::: RECORDS PROVIDED
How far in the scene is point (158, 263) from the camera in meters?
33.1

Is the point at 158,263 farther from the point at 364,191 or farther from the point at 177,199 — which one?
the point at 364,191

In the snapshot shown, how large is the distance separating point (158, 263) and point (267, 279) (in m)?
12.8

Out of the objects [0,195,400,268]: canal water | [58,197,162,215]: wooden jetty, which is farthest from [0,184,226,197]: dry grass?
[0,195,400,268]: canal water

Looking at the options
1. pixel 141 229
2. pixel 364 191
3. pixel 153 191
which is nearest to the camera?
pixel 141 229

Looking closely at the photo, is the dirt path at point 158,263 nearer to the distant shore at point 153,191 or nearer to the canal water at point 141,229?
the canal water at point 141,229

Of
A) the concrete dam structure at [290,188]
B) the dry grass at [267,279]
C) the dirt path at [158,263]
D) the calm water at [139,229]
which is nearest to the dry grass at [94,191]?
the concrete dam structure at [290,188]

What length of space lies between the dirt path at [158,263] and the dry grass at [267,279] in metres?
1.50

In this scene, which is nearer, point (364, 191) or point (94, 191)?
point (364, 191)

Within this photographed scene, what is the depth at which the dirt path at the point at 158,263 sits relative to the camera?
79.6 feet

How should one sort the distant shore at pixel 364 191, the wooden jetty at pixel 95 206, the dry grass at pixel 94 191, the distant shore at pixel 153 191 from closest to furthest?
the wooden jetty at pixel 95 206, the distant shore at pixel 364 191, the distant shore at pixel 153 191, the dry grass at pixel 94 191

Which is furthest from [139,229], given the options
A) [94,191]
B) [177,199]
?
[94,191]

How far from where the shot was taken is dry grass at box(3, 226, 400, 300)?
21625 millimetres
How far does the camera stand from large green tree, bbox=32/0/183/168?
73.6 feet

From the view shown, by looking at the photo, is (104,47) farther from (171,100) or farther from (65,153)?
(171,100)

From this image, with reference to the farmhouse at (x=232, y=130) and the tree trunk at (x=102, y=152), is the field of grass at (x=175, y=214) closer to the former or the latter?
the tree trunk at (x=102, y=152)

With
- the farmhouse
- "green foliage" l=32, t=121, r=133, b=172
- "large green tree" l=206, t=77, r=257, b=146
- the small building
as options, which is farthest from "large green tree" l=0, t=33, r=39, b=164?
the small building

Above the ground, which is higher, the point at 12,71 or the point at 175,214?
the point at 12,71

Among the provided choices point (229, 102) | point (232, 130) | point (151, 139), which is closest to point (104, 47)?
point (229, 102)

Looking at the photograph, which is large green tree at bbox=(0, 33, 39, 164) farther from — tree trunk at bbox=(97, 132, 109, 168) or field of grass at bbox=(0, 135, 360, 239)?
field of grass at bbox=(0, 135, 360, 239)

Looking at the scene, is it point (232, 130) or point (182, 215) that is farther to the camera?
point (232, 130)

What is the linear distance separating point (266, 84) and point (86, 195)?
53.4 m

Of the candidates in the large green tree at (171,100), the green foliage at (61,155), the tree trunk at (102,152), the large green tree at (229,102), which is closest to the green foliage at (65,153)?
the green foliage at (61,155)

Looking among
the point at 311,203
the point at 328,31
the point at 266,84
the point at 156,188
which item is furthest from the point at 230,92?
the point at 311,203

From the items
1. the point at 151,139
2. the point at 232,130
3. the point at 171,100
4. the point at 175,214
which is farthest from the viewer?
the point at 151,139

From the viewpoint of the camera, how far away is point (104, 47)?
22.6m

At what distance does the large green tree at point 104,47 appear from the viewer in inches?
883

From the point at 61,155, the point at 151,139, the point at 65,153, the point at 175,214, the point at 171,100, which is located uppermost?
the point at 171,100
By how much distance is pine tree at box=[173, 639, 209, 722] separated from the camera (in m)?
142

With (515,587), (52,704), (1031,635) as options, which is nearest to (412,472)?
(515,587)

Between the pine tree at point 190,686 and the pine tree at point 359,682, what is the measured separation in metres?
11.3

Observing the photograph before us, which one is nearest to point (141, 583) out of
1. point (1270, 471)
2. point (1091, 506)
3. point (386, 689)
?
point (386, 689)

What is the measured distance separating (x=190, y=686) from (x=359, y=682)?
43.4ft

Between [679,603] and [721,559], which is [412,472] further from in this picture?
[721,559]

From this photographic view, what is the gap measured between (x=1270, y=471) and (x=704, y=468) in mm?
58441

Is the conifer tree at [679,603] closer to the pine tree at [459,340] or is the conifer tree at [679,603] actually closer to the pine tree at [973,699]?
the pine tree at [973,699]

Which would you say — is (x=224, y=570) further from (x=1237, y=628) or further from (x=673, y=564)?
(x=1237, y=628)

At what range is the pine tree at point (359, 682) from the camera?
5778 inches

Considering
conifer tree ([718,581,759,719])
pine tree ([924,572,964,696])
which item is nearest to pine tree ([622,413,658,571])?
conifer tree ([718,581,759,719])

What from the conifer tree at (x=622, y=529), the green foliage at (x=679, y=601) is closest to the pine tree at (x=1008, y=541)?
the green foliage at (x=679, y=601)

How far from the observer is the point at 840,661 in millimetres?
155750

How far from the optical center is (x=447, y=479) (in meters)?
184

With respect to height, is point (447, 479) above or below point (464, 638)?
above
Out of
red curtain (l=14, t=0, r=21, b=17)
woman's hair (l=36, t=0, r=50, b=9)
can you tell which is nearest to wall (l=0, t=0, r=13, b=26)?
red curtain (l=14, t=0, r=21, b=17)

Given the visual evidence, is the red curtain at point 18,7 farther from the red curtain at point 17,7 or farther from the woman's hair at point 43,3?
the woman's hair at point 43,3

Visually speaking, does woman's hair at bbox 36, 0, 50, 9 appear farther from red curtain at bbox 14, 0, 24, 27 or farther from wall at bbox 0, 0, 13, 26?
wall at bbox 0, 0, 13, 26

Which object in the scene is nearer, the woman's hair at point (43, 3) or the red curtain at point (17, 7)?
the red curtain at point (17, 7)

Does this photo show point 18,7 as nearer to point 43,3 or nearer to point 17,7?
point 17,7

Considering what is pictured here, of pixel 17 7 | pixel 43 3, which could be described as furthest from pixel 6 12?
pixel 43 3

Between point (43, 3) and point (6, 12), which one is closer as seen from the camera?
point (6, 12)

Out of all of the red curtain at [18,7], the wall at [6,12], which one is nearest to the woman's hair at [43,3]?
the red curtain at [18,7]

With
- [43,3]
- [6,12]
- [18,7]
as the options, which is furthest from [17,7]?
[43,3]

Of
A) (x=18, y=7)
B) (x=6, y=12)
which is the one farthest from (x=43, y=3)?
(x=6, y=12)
::::::
WHAT THE EXERCISE ASKS — Reproduce the material above without altering a single character.

REPLY TO THE EXERCISE —
How far in the scene is point (158, 263) from the camera in meters?
33.1

Is the point at 158,263 farther from the point at 364,191 or farther from the point at 177,199 — which one?
the point at 364,191

In the snapshot shown, how large is the distance separating point (158, 263) and point (267, 279) (in m)?
12.8

Out of the objects [0,195,400,268]: canal water | [58,197,162,215]: wooden jetty, which is farthest from [0,184,226,197]: dry grass?
[0,195,400,268]: canal water

Looking at the options
1. pixel 141 229
2. pixel 364 191
3. pixel 153 191
which is nearest to the camera?
pixel 141 229

Looking closely at the photo, is the dirt path at point 158,263 nearer to the distant shore at point 153,191 or nearer to the canal water at point 141,229?
the canal water at point 141,229

Of
A) the concrete dam structure at [290,188]
B) the dry grass at [267,279]
C) the dirt path at [158,263]
D) the calm water at [139,229]
which is nearest to the dry grass at [94,191]?
the concrete dam structure at [290,188]

What length of space lies between the dirt path at [158,263] and the dry grass at [267,279] in metres?
1.50

In this scene, which is nearer, point (364, 191) or point (94, 191)?
point (364, 191)

Within this photographed scene, what is the depth at which the dirt path at the point at 158,263 sits relative to the camera?
79.6 feet

How should one sort the distant shore at pixel 364 191, the wooden jetty at pixel 95 206, the dry grass at pixel 94 191, the distant shore at pixel 153 191 from closest to furthest?
the wooden jetty at pixel 95 206, the distant shore at pixel 364 191, the distant shore at pixel 153 191, the dry grass at pixel 94 191

Which is furthest from [139,229], given the options
A) [94,191]
B) [177,199]
?
[94,191]

How far from where the shot was taken is dry grass at box(3, 226, 400, 300)?
21625 millimetres
How far does the camera stand from large green tree, bbox=32/0/183/168?
73.6 feet

From the view shown, by looking at the photo, is (104,47) farther from (171,100) or farther from (65,153)?
(171,100)

From this image, with reference to the farmhouse at (x=232, y=130) and the tree trunk at (x=102, y=152), is the field of grass at (x=175, y=214) closer to the former or the latter?
the tree trunk at (x=102, y=152)

With
- the farmhouse
- "green foliage" l=32, t=121, r=133, b=172
- "large green tree" l=206, t=77, r=257, b=146
- the small building
as options, which is farthest from "large green tree" l=0, t=33, r=39, b=164?
the small building

Above the ground, which is higher, the point at 12,71 or the point at 175,214?
the point at 12,71

Among the provided choices point (229, 102) | point (232, 130) | point (151, 139), which is closest to point (104, 47)?
point (229, 102)

Looking at the photograph, which is large green tree at bbox=(0, 33, 39, 164) farther from — tree trunk at bbox=(97, 132, 109, 168) or field of grass at bbox=(0, 135, 360, 239)?
field of grass at bbox=(0, 135, 360, 239)

Looking at the scene, is it point (232, 130) or point (182, 215) that is farther to the camera?
point (232, 130)

What is the linear distance separating point (266, 84) and point (86, 195)?
53.4 m

Of the candidates in the large green tree at (171,100), the green foliage at (61,155), the tree trunk at (102,152), the large green tree at (229,102), which is closest to the green foliage at (65,153)?
the green foliage at (61,155)

Looking among
the point at 311,203
the point at 328,31
the point at 266,84
the point at 156,188
which item is furthest from the point at 230,92?
the point at 311,203

From the items
1. the point at 151,139
2. the point at 232,130
3. the point at 171,100
4. the point at 175,214
which is farthest from the viewer?
the point at 151,139

From the viewpoint of the camera, how far away is point (104, 47)?
22.6m

At what distance does the large green tree at point 104,47 appear from the viewer in inches?
883

From the point at 61,155, the point at 151,139, the point at 65,153, the point at 175,214, the point at 171,100, which is located uppermost?
the point at 171,100
By how much distance is pine tree at box=[173, 639, 209, 722] separated from the camera (in m)?
142

With (515,587), (52,704), (1031,635) as options, which is nearest to (412,472)?
(515,587)

Between the pine tree at point 190,686 and the pine tree at point 359,682, what is the measured separation in metres?
11.3

Observing the photograph before us, which one is nearest to point (141, 583) out of
1. point (1270, 471)
2. point (1091, 506)
3. point (386, 689)
?
point (386, 689)

What is the measured distance separating (x=190, y=686) from (x=359, y=682)?
43.4ft

Between [679,603] and [721,559], which is [412,472] further from in this picture?
[721,559]

From this photographic view, what is the gap measured between (x=1270, y=471) and (x=704, y=468) in mm?
58441

Is the conifer tree at [679,603] closer to the pine tree at [459,340] or is the conifer tree at [679,603] actually closer to the pine tree at [973,699]?
the pine tree at [973,699]

Which would you say — is (x=224, y=570) further from (x=1237, y=628) or further from (x=673, y=564)?
(x=1237, y=628)

At what range is the pine tree at point (359, 682) from the camera?
5778 inches

Considering
conifer tree ([718,581,759,719])
pine tree ([924,572,964,696])
which item is nearest to pine tree ([622,413,658,571])?
conifer tree ([718,581,759,719])

What from the conifer tree at (x=622, y=529), the green foliage at (x=679, y=601) is closest to the pine tree at (x=1008, y=541)?
the green foliage at (x=679, y=601)

How far from the observer is the point at 840,661 in millimetres?
155750

How far from the optical center is (x=447, y=479) (in meters)?
184

With respect to height, is point (447, 479) above or below point (464, 638)?
above
Out of
red curtain (l=14, t=0, r=21, b=17)
woman's hair (l=36, t=0, r=50, b=9)
can you tell which is nearest to wall (l=0, t=0, r=13, b=26)?
red curtain (l=14, t=0, r=21, b=17)

Given the visual evidence, is the red curtain at point 18,7 farther from the red curtain at point 17,7 or farther from the woman's hair at point 43,3?
the woman's hair at point 43,3

Visually speaking, does woman's hair at bbox 36, 0, 50, 9 appear farther from red curtain at bbox 14, 0, 24, 27 or farther from wall at bbox 0, 0, 13, 26?
wall at bbox 0, 0, 13, 26

Which object in the scene is nearer, the woman's hair at point (43, 3) or the red curtain at point (17, 7)?
the red curtain at point (17, 7)

Does this photo show point 18,7 as nearer to point 43,3 or nearer to point 17,7?
point 17,7

Considering what is pictured here, of pixel 17 7 | pixel 43 3, which could be described as furthest from pixel 6 12?
pixel 43 3

Between point (43, 3) and point (6, 12), which one is closer as seen from the camera?
point (6, 12)

Out of all of the red curtain at [18,7], the wall at [6,12], which one is nearest to the woman's hair at [43,3]?
the red curtain at [18,7]

With
- [43,3]
- [6,12]
- [18,7]
as the options, which is furthest from [17,7]?
[43,3]

Of
A) (x=18, y=7)
B) (x=6, y=12)
which is the one farthest from (x=43, y=3)?
(x=6, y=12)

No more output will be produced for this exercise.